What to produce
Below are the records; copy out every line that holds the word "site".

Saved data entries
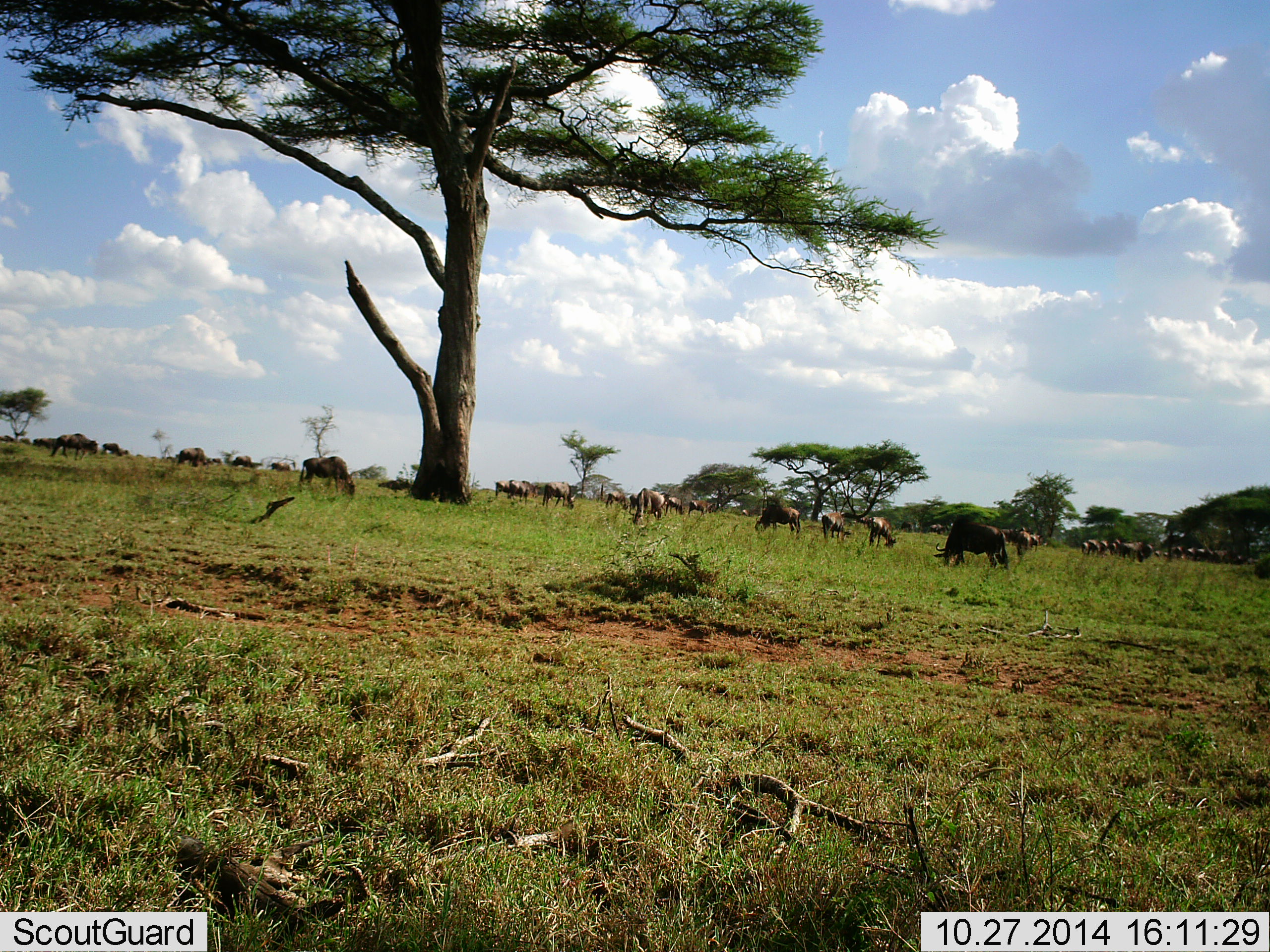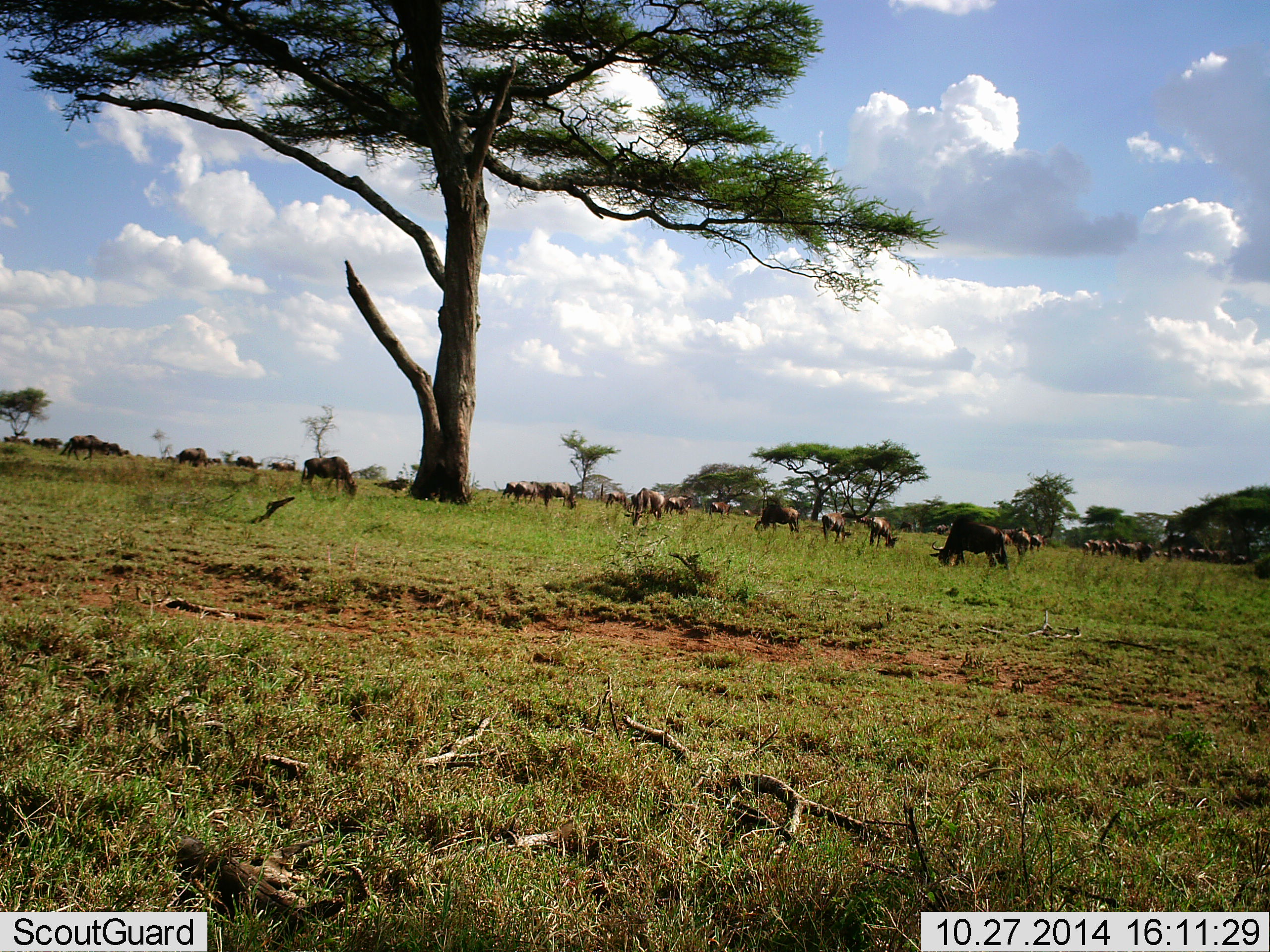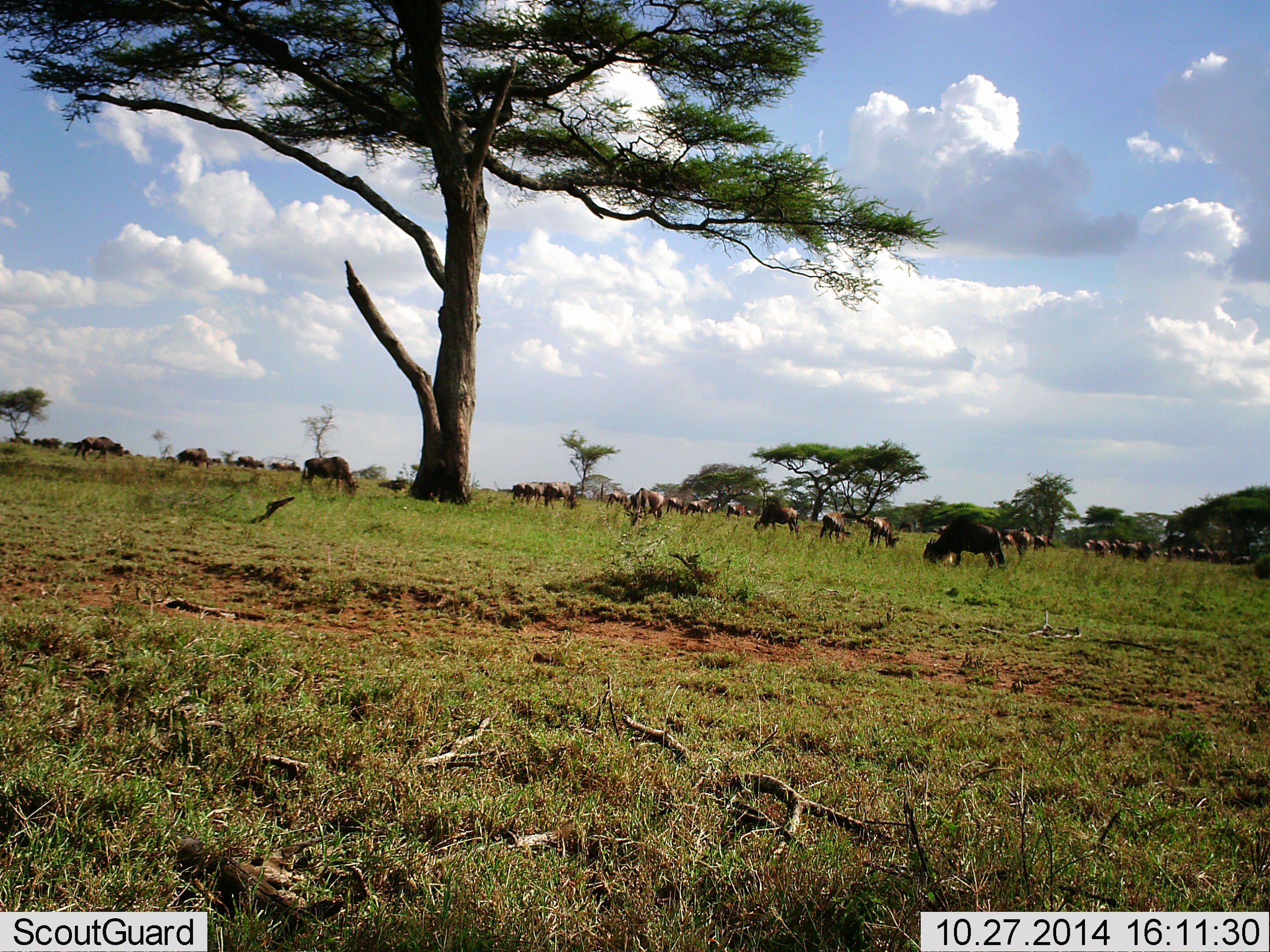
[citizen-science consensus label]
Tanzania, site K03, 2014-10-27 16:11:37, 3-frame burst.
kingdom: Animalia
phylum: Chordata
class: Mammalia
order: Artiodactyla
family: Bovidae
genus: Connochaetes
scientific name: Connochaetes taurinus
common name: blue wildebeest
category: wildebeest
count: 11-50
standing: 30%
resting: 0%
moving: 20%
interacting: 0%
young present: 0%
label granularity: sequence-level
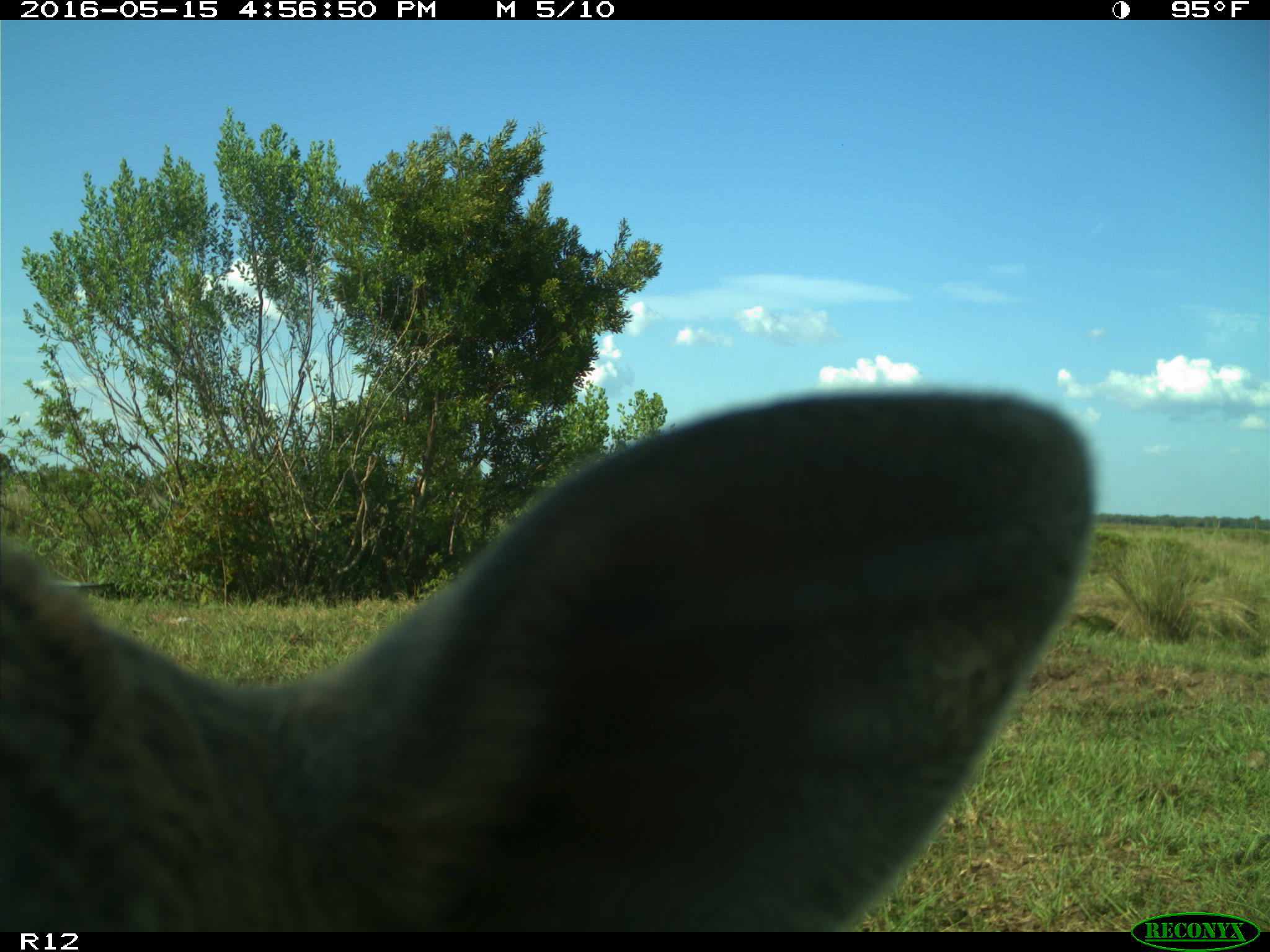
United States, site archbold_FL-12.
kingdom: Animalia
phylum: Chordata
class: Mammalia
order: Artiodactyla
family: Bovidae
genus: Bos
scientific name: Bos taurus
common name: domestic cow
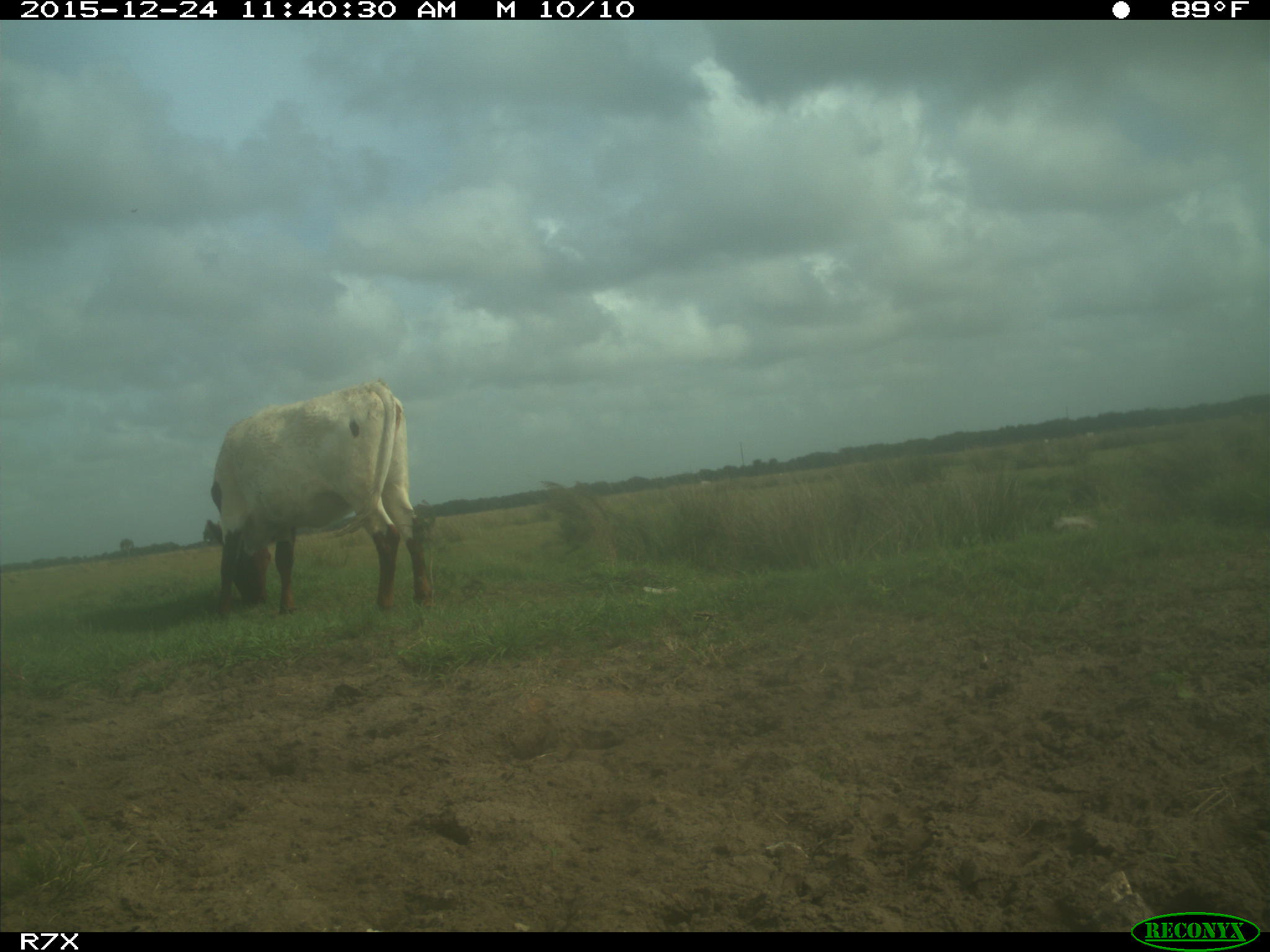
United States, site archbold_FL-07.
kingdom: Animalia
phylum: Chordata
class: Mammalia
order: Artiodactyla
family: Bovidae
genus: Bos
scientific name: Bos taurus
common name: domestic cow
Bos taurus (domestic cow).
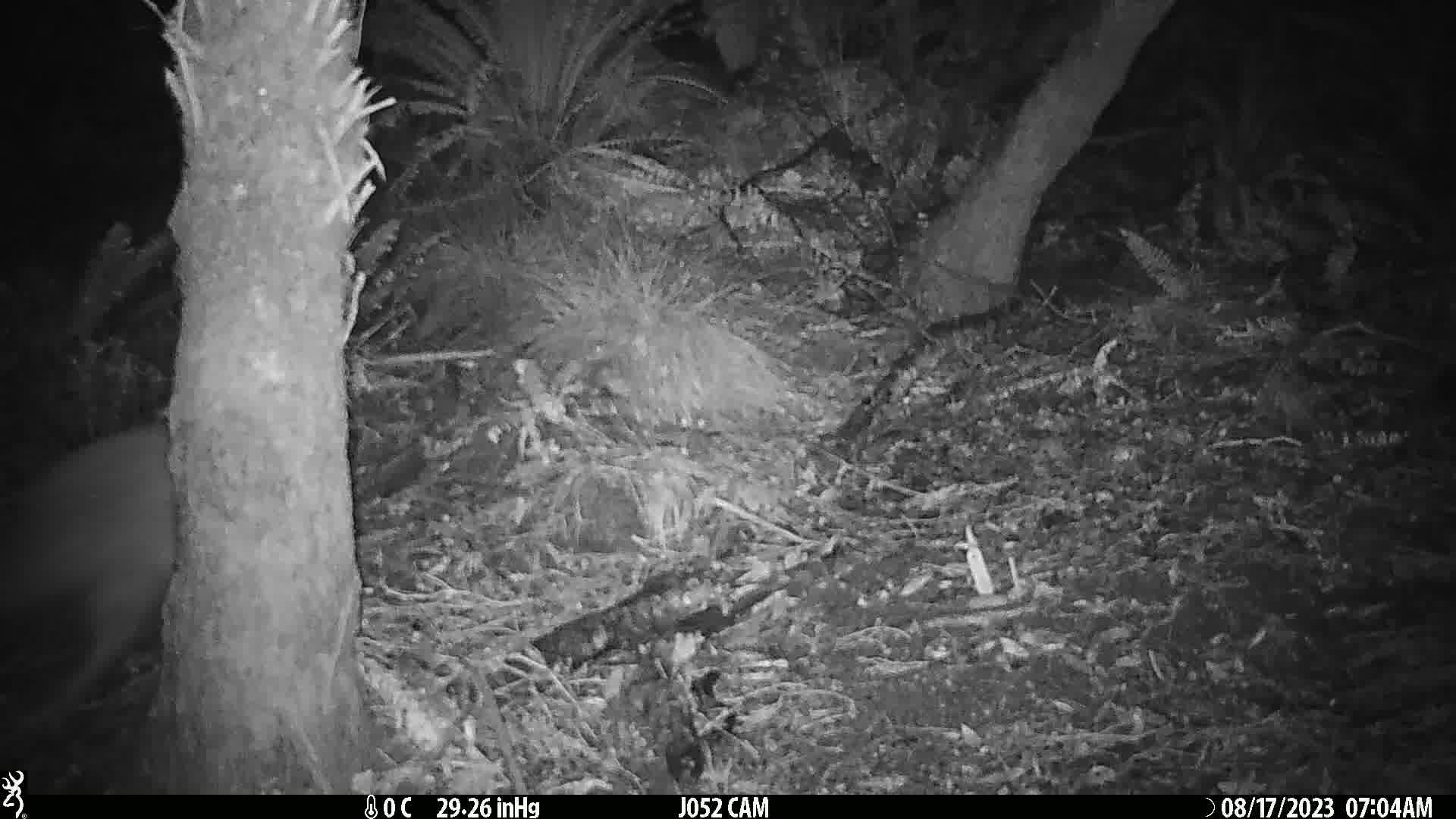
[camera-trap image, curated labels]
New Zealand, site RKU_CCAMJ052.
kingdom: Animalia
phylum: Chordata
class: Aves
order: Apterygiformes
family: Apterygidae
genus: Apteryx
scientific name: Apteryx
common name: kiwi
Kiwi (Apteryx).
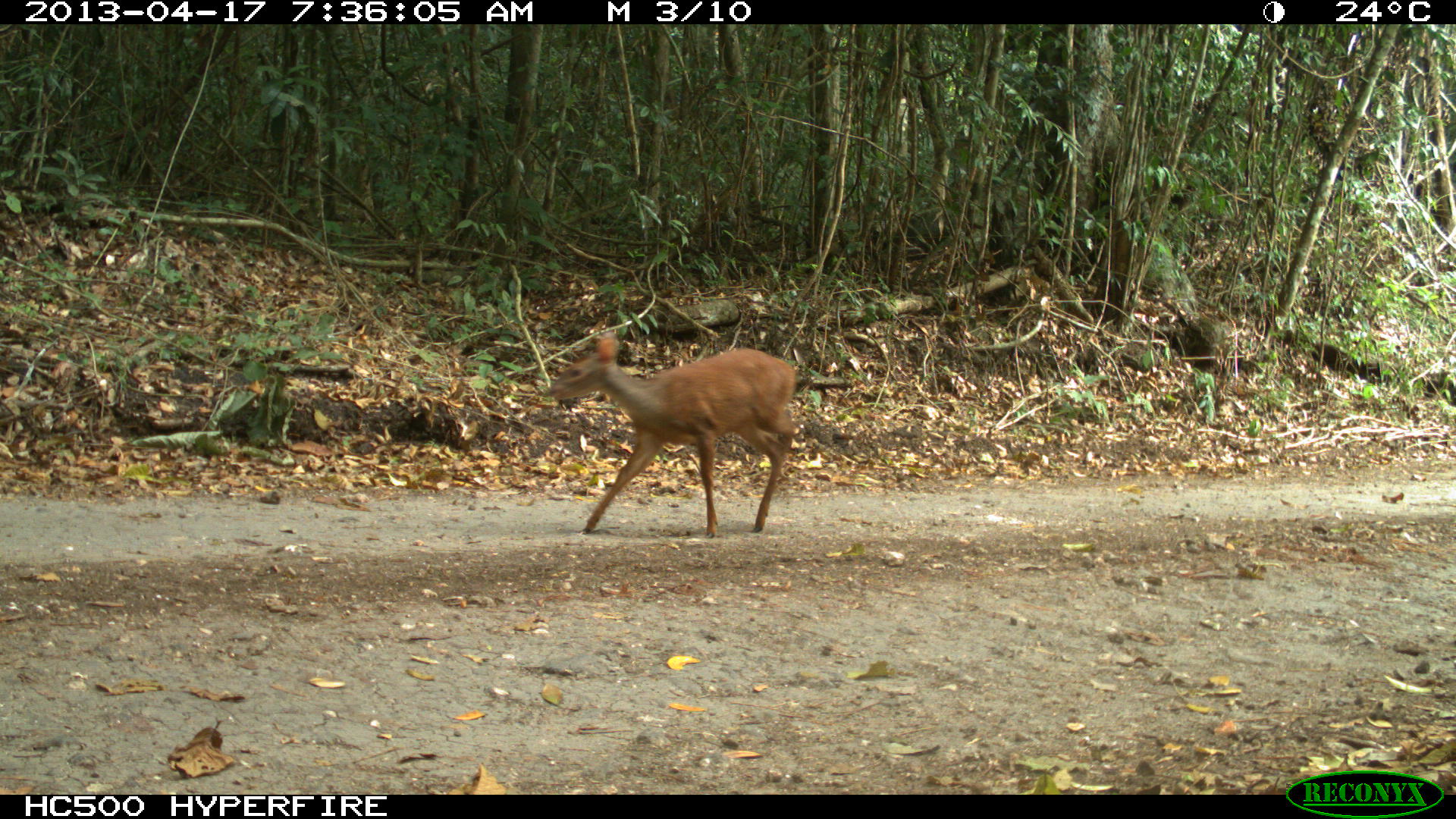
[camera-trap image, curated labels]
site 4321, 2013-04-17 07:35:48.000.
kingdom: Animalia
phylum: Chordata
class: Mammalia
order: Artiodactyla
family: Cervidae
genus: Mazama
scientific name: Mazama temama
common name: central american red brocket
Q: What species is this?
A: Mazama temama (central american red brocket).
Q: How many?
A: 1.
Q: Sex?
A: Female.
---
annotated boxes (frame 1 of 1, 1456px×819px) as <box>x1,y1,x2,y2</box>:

Response
Tanzania, site K03, 2014-10-27 16:11:37, 3-frame burst.
United States, site archbold_FL-12.
United States, site archbold_FL-07.
New Zealand, site RKU_CCAMJ052.
site 4321, 2013-04-17 07:35:48.000.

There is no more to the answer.